I was sitting in an employee huddle at our Saco store when I heard the statement The work culture here is ours to create. A relatively new member of the store team had said this, and everyone was now following up in agreement.
Weeks later I was in a similar huddle at our Yarmouth store with another employee team. One by one each person took turns speaking about why working at Hancock Lumber was meaningful to them.
I never feel alone here.
Everyone is willing to help you.
There’s just a strong sense of community here—we take care of each other.
Everybody wants you to succeed.
In both instances I heard the same statements. The employees at each location were taking shared ownership and collective control of their own work experience, just as they had been encouraged to do. The employees themselves were leading and taking care of each other. Senior management had made a sustained commitment to deep human engagement at work, but it was the employees themselves who were giving it life. Work, like everything else, becomes what we make it.

In Hancock Lumber’s now-multi-decade quest to make work meaningful and energy-giving for the people who do it, we have learned that the recipe for success can be boiled down to four key words:
Trusted
Respected
Valued
Heard
If employees feel trusted, respected, valued, and heard, it is highly likely they will be deeply engaged in their work.
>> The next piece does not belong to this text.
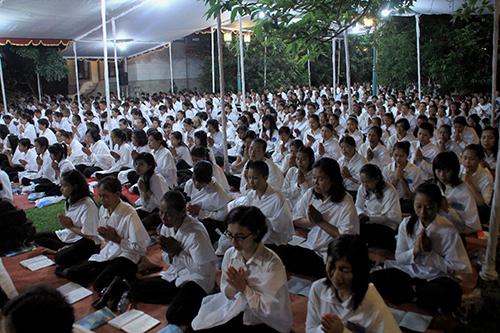 20140722 Umat Buddha Jawa Tengah dan DIY Rayakan Asadha dengan Atthasila_2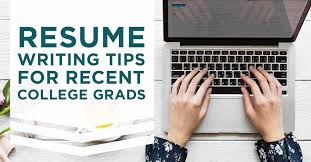 Tips For An Effective Resumes 10 Effective Resume Tips For College Students Freshers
When these four words are consistently present at work, work becomes energy-giving. When these four words are present, self-esteem grows, confidence builds, trust spreads, and love is present. And when this happens, companies soar on the wings of thriving humans at work.
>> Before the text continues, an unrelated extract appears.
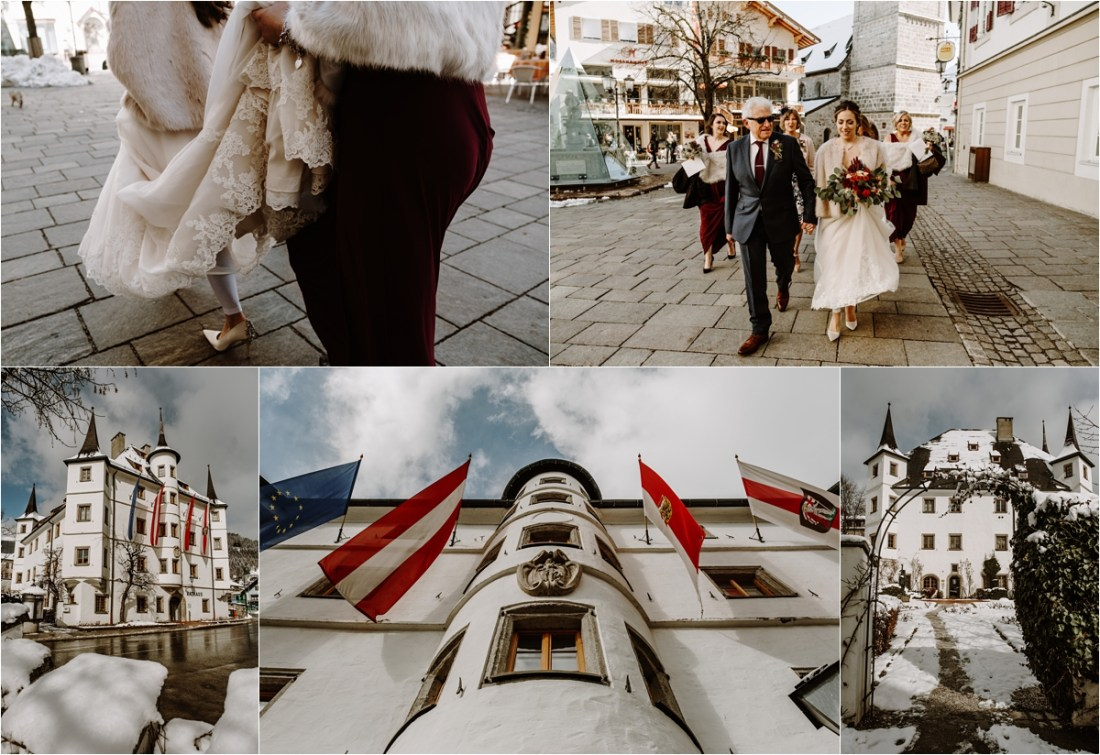 The bride arrives for her spring wedding in Zell am See Rathaus by Wild Connections Photography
Earlier this year I spoke on the same day to over one hundred of our employee team members at our sawmill in Pittsfield and then at Mainely Trusses in Fairfield. In both instances, conveying respect was my number-one goal. Companies and their leaders get whatever they consistently prioritize. If employees are not having a meaningful experience at work, it’s because leadership is not making that a priority. The workplace polling and research company Gallup knows that corporate success is tied to customer engagement, and that customer engagement is tied to employee engagement, and that employee engagement is tied to a focus on each employee’s well-being as a human, not merely as a worker. When companies make the employee experience a priority, the employees then take the lead, creating the culture they desire.
When leaders honor humans at work, great work follows.